Work instructions: Convert the lines below into a JSON list of strings, one string for each line, leaving out blank lines.

Listed entries:
* * * * * * * * *

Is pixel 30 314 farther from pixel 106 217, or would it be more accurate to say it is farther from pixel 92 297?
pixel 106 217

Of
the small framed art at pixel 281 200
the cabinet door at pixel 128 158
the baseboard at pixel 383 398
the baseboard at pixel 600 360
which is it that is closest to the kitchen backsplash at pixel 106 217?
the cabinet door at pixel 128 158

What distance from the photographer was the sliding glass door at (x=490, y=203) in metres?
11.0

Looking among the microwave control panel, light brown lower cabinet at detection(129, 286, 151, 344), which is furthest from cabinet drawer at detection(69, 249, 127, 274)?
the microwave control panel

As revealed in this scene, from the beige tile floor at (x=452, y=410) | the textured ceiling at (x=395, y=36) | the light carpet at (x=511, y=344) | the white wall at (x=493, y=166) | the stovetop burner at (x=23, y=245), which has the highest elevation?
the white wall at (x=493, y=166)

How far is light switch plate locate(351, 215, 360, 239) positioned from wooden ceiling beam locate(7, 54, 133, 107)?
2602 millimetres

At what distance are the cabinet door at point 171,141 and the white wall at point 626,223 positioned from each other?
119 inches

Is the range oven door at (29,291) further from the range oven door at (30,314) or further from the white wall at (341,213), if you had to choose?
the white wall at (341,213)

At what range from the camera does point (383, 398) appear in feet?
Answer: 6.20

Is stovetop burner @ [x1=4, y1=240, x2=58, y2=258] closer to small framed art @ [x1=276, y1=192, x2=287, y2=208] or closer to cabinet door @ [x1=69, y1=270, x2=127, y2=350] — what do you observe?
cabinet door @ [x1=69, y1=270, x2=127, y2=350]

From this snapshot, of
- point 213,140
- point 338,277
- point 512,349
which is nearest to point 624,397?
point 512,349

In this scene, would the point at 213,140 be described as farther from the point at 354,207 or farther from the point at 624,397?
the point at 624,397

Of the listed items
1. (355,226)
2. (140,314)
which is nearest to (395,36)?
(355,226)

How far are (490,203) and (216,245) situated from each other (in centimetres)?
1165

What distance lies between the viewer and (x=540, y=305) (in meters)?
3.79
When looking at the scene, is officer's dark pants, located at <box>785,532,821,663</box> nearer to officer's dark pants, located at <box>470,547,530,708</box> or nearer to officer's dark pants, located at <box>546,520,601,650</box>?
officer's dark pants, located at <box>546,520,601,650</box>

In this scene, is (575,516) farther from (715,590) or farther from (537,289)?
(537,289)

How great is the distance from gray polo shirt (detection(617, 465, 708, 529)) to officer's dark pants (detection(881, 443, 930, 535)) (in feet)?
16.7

* * * * * * * * *

Output for this task:
[
  "Is pixel 30 314 farther from pixel 106 217, or would it be more accurate to say it is farther from pixel 92 297?",
  "pixel 106 217",
  "Of",
  "the small framed art at pixel 281 200",
  "the cabinet door at pixel 128 158",
  "the baseboard at pixel 383 398",
  "the baseboard at pixel 600 360",
  "which is it that is closest to the kitchen backsplash at pixel 106 217?",
  "the cabinet door at pixel 128 158",
  "What distance from the photographer was the sliding glass door at (x=490, y=203) in metres?",
  "11.0",
  "Looking among the microwave control panel, light brown lower cabinet at detection(129, 286, 151, 344), which is furthest from cabinet drawer at detection(69, 249, 127, 274)?",
  "the microwave control panel",
  "As revealed in this scene, from the beige tile floor at (x=452, y=410) | the textured ceiling at (x=395, y=36) | the light carpet at (x=511, y=344) | the white wall at (x=493, y=166) | the stovetop burner at (x=23, y=245), which has the highest elevation?",
  "the white wall at (x=493, y=166)",
  "How far is light switch plate locate(351, 215, 360, 239) positioned from wooden ceiling beam locate(7, 54, 133, 107)?",
  "2602 millimetres",
  "At what distance are the cabinet door at point 171,141 and the white wall at point 626,223 positioned from each other?",
  "119 inches",
  "Is the range oven door at (29,291) further from the range oven door at (30,314) or further from the white wall at (341,213), if you had to choose?",
  "the white wall at (341,213)",
  "At what range from the camera does point (383, 398) appear in feet?",
  "Answer: 6.20",
  "Is stovetop burner @ [x1=4, y1=240, x2=58, y2=258] closer to small framed art @ [x1=276, y1=192, x2=287, y2=208] or closer to cabinet door @ [x1=69, y1=270, x2=127, y2=350] — what do you observe?",
  "cabinet door @ [x1=69, y1=270, x2=127, y2=350]",
  "From this snapshot, of",
  "- point 213,140",
  "- point 338,277",
  "- point 512,349",
  "which is nearest to point 624,397?",
  "point 512,349",
  "In this scene, would the point at 213,140 be described as farther from the point at 354,207 or farther from the point at 624,397?",
  "the point at 624,397",
  "Of the listed items",
  "1. (355,226)",
  "2. (140,314)",
  "which is nearest to (395,36)?",
  "(355,226)",
  "How far are (490,203) and (216,245) situated from each other (in centimetres)?",
  "1165",
  "What distance lies between the viewer and (x=540, y=305) (in meters)?",
  "3.79",
  "When looking at the scene, is officer's dark pants, located at <box>785,532,821,663</box> nearer to officer's dark pants, located at <box>470,547,530,708</box> or nearer to officer's dark pants, located at <box>546,520,601,650</box>?",
  "officer's dark pants, located at <box>546,520,601,650</box>",
  "In this scene, is (575,516) farther from (715,590) or farther from (537,289)?",
  "(537,289)",
  "How great is the distance from gray polo shirt (detection(617, 465, 708, 529)) to officer's dark pants (detection(881, 443, 930, 535)) (in feet)?",
  "16.7"
]